Problem statement: Repeat the records. Match each character exactly.

Top of Listed entries

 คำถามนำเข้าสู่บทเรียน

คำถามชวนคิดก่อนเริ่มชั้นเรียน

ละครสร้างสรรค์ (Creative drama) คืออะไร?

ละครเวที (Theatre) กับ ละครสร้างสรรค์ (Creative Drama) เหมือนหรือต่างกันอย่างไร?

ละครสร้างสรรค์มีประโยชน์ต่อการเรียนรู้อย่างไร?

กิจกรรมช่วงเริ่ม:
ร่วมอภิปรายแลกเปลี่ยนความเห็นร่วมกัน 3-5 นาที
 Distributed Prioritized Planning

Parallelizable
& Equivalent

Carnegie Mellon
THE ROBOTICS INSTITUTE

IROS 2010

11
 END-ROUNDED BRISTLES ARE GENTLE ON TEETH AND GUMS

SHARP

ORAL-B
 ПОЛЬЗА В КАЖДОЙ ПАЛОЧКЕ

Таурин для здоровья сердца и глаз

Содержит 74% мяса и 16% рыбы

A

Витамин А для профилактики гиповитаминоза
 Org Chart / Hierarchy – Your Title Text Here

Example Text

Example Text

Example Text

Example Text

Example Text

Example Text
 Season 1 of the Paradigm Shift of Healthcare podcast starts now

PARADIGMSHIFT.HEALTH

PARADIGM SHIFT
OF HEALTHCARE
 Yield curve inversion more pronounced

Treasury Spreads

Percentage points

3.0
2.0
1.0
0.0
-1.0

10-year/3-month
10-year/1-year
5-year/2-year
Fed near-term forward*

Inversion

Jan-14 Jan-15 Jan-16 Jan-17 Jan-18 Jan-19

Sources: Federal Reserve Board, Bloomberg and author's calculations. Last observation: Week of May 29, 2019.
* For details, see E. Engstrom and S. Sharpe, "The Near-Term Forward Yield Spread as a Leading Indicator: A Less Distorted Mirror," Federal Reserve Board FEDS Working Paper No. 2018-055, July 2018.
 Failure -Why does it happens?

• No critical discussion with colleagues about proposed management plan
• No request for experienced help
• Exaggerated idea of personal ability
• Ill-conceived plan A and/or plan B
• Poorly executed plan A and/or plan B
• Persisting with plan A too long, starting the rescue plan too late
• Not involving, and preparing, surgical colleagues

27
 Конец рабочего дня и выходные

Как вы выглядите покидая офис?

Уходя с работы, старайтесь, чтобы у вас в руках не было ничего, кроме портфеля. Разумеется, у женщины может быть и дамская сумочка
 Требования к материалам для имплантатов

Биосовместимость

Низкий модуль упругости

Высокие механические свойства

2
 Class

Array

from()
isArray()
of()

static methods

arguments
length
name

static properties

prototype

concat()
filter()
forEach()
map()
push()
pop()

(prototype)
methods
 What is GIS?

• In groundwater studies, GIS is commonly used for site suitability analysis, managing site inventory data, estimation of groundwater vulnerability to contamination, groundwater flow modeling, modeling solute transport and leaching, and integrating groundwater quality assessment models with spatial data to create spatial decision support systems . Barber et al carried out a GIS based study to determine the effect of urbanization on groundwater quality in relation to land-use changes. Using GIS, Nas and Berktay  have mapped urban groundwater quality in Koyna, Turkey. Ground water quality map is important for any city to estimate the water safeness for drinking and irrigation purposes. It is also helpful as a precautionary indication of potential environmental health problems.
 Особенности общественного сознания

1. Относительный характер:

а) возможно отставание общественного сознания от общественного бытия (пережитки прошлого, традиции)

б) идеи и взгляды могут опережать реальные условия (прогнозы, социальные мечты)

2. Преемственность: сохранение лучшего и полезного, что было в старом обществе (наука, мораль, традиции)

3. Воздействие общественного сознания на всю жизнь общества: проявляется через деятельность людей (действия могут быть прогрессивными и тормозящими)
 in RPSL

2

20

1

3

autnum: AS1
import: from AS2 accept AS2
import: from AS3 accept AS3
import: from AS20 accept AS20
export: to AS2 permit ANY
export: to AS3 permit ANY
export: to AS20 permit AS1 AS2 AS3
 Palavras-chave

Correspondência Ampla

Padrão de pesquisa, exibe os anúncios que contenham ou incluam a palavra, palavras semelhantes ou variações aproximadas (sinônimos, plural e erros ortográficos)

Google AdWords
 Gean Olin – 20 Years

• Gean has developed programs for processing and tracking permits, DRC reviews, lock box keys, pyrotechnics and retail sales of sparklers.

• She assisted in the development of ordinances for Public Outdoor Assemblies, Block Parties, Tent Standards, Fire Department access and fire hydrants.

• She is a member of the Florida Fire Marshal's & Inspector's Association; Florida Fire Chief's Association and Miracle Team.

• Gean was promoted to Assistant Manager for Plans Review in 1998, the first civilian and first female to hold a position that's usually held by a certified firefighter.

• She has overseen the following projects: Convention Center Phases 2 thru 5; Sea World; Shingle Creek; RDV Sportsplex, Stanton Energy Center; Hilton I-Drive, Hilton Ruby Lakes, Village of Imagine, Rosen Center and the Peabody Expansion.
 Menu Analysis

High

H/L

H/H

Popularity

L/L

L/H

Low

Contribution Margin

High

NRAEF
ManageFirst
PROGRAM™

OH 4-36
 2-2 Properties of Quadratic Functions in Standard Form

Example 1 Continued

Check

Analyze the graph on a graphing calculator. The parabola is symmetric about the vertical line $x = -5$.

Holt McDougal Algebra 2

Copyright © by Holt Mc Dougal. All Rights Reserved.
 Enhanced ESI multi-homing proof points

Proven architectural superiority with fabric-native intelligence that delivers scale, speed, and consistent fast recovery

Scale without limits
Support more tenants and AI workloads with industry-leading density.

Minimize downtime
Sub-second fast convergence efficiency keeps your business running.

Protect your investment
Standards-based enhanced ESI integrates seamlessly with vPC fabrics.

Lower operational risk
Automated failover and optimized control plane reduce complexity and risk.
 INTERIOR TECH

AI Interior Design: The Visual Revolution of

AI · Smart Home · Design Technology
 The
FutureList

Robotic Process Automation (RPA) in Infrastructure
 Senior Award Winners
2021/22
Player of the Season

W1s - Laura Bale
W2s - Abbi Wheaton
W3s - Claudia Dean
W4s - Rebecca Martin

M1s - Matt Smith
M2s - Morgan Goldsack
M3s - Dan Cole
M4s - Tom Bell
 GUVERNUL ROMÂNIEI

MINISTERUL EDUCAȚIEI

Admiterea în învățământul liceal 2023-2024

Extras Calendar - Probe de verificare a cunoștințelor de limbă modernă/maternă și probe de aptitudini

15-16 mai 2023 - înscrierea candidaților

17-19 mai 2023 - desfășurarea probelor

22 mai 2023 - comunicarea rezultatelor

Bottom of Listed entries

Result for this task:
 คำถามนำเข้าสู่บทเรียน

คำถามชวนคิดก่อนเริ่มชั้นเรียน

ละครสร้างสรรค์ (Creative drama) คืออะไร?

ละครเวที (Theatre) กับ ละครสร้างสรรค์ (Creative Drama) เหมือนหรือต่างกันอย่างไร?

ละครสร้างสรรค์มีประโยชน์ต่อการเรียนรู้อย่างไร?

กิจกรรมช่วงเริ่ม:
ร่วมอภิปรายแลกเปลี่ยนความเห็นร่วมกัน 3-5 นาที
 Distributed Prioritized Planning

Parallelizable
& Equivalent

Carnegie Mellon
THE ROBOTICS INSTITUTE

IROS 2010

11
 END-ROUNDED BRISTLES ARE GENTLE ON TEETH AND GUMS

SHARP

ORAL-B
 ПОЛЬЗА В КАЖДОЙ ПАЛОЧКЕ

Таурин для здоровья сердца и глаз

Содержит 74% мяса и 16% рыбы

A

Витамин А для профилактики гиповитаминоза
 Org Chart / Hierarchy – Your Title Text Here

Example Text

Example Text

Example Text

Example Text

Example Text

Example Text
 Season 1 of the Paradigm Shift of Healthcare podcast starts now

PARADIGMSHIFT.HEALTH

PARADIGM SHIFT
OF HEALTHCARE
 Yield curve inversion more pronounced

Treasury Spreads

Percentage points

3.0
2.0
1.0
0.0
-1.0

10-year/3-month
10-year/1-year
5-year/2-year
Fed near-term forward*

Inversion

Jan-14 Jan-15 Jan-16 Jan-17 Jan-18 Jan-19

Sources: Federal Reserve Board, Bloomberg and author's calculations. Last observation: Week of May 29, 2019.
* For details, see E. Engstrom and S. Sharpe, "The Near-Term Forward Yield Spread as a Leading Indicator: A Less Distorted Mirror," Federal Reserve Board FEDS Working Paper No. 2018-055, July 2018.
 Failure -Why does it happens?

• No critical discussion with colleagues about proposed management plan
• No request for experienced help
• Exaggerated idea of personal ability
• Ill-conceived plan A and/or plan B
• Poorly executed plan A and/or plan B
• Persisting with plan A too long, starting the rescue plan too late
• Not involving, and preparing, surgical colleagues

27
 Конец рабочего дня и выходные

Как вы выглядите покидая офис?

Уходя с работы, старайтесь, чтобы у вас в руках не было ничего, кроме портфеля. Разумеется, у женщины может быть и дамская сумочка
 Требования к материалам для имплантатов

Биосовместимость

Низкий модуль упругости

Высокие механические свойства

2
 Class

Array

from()
isArray()
of()

static methods

arguments
length
name

static properties

prototype

concat()
filter()
forEach()
map()
push()
pop()

(prototype)
methods
 What is GIS?

• In groundwater studies, GIS is commonly used for site suitability analysis, managing site inventory data, estimation of groundwater vulnerability to contamination, groundwater flow modeling, modeling solute transport and leaching, and integrating groundwater quality assessment models with spatial data to create spatial decision support systems . Barber et al carried out a GIS based study to determine the effect of urbanization on groundwater quality in relation to land-use changes. Using GIS, Nas and Berktay  have mapped urban groundwater quality in Koyna, Turkey. Ground water quality map is important for any city to estimate the water safeness for drinking and irrigation purposes. It is also helpful as a precautionary indication of potential environmental health problems.
 Особенности общественного сознания

1. Относительный характер:

а) возможно отставание общественного сознания от общественного бытия (пережитки прошлого, традиции)

б) идеи и взгляды могут опережать реальные условия (прогнозы, социальные мечты)

2. Преемственность: сохранение лучшего и полезного, что было в старом обществе (наука, мораль, традиции)

3. Воздействие общественного сознания на всю жизнь общества: проявляется через деятельность людей (действия могут быть прогрессивными и тормозящими)
 in RPSL

2

20

1

3

autnum: AS1
import: from AS2 accept AS2
import: from AS3 accept AS3
import: from AS20 accept AS20
export: to AS2 permit ANY
export: to AS3 permit ANY
export: to AS20 permit AS1 AS2 AS3
 Palavras-chave

Correspondência Ampla

Padrão de pesquisa, exibe os anúncios que contenham ou incluam a palavra, palavras semelhantes ou variações aproximadas (sinônimos, plural e erros ortográficos)

Google AdWords
 Gean Olin – 20 Years

• Gean has developed programs for processing and tracking permits, DRC reviews, lock box keys, pyrotechnics and retail sales of sparklers.

• She assisted in the development of ordinances for Public Outdoor Assemblies, Block Parties, Tent Standards, Fire Department access and fire hydrants.

• She is a member of the Florida Fire Marshal's & Inspector's Association; Florida Fire Chief's Association and Miracle Team.

• Gean was promoted to Assistant Manager for Plans Review in 1998, the first civilian and first female to hold a position that's usually held by a certified firefighter.

• She has overseen the following projects: Convention Center Phases 2 thru 5; Sea World; Shingle Creek; RDV Sportsplex, Stanton Energy Center; Hilton I-Drive, Hilton Ruby Lakes, Village of Imagine, Rosen Center and the Peabody Expansion.
 Menu Analysis

High

H/L

H/H

Popularity

L/L

L/H

Low

Contribution Margin

High

NRAEF
ManageFirst
PROGRAM™

OH 4-36
 2-2 Properties of Quadratic Functions in Standard Form

Example 1 Continued

Check

Analyze the graph on a graphing calculator. The parabola is symmetric about the vertical line $x = -5$.

Holt McDougal Algebra 2

Copyright © by Holt Mc Dougal. All Rights Reserved.
 Enhanced ESI multi-homing proof points

Proven architectural superiority with fabric-native intelligence that delivers scale, speed, and consistent fast recovery

Scale without limits
Support more tenants and AI workloads with industry-leading density.

Minimize downtime
Sub-second fast convergence efficiency keeps your business running.

Protect your investment
Standards-based enhanced ESI integrates seamlessly with vPC fabrics.

Lower operational risk
Automated failover and optimized control plane reduce complexity and risk.
 INTERIOR TECH

AI Interior Design: The Visual Revolution of

AI · Smart Home · Design Technology
 The
FutureList

Robotic Process Automation (RPA) in Infrastructure
 Senior Award Winners
2021/22
Player of the Season

W1s - Laura Bale
W2s - Abbi Wheaton
W3s - Claudia Dean
W4s - Rebecca Martin

M1s - Matt Smith
M2s - Morgan Goldsack
M3s - Dan Cole
M4s - Tom Bell
 GUVERNUL ROMÂNIEI

MINISTERUL EDUCAȚIEI

Admiterea în învățământul liceal 2023-2024

Extras Calendar - Probe de verificare a cunoștințelor de limbă modernă/maternă și probe de aptitudini

15-16 mai 2023 - înscrierea candidaților

17-19 mai 2023 - desfășurarea probelor

22 mai 2023 - comunicarea rezultatelor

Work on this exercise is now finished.